Habib's comments came after Mahmoud Ahmadinejad, the Iranian president, said in his UNGA speech on Wednesday that Iran was under threat of military action from "uncivilised Zionists", a reference to Israel.
"For the second time in the recent history of the United Nations, today an unfounded and imaginary graph was used to justify a threat against a founding member of the United Nations," Habib said, referring to a cartoon version of a bomb with a lit fuse which Netanyahu used in his speech to illustrate his point.
Habib said Netanyahu had "shamelessly and hypocritically" made the accusations, adding that Israel is a non-declared nuclear power.
The Iranian envoy also accused Israel of organising operations in Iran that led to the murder of several of its nuclear scientists.
Marwan Bishara, Al Jazeera's senior political analyst, said claims about Iran being close to building a nulcear bomb have been made in the past but are not "credible".

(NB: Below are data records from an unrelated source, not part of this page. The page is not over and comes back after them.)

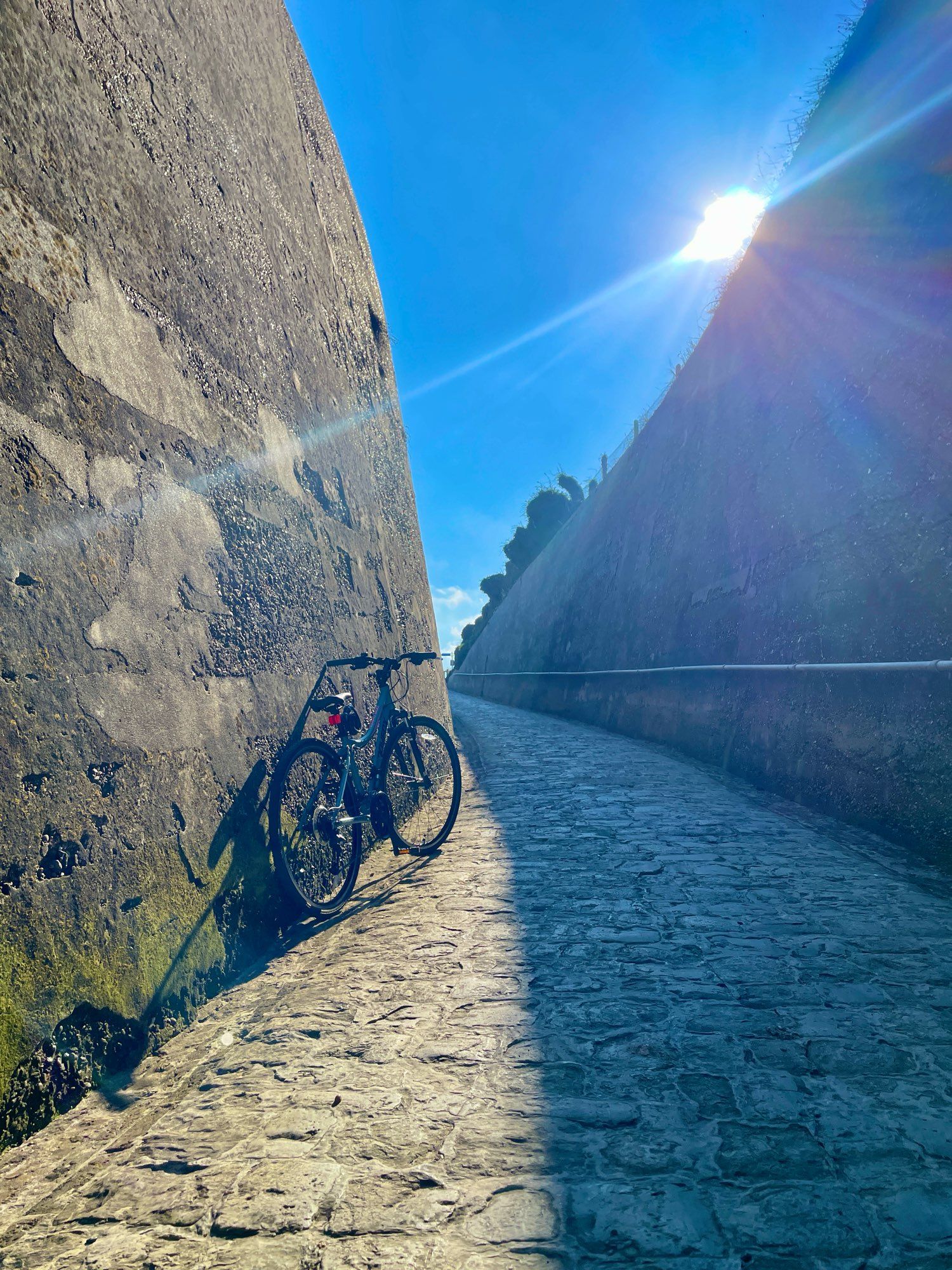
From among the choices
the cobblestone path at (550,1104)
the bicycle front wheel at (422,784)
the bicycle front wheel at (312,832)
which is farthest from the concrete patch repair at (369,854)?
the bicycle front wheel at (422,784)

"If I had a dollar for every time I’ve heard that 'time has run out on Iran’s nuclear programme', I’d probably be a millionaire by now. We’ve heard this for the last 25 years, it’s just that it’s not very credible."
Israel has warned that it could launch military action against Iran in order to prevent it reaching a certain nuclear threshold, and has urged the international community to force Tehran to abandon its atomic quest.
Barack Obama, the US president, vowed in his address to the UN on Tuesday that he would prevent Iran from getting the bomb but his administration has repeatedly rejected imposing a red line on Tehran.
Iran is reeling under a strong sanctions regime imposed by the UN, US and the EU to try to force it to abandon the nuclear programme.
The Israeli newspaper Haaretz ran excerpts from a leaked foreign ministry report that sanctions had caused greater damage to Iran's economy than anticipated by Israel.
The findings, confirmed to the Reuters news agency by an Israeli official, could undermine any attempt by Netanyahu to argue that the military alternative must be considered imminently.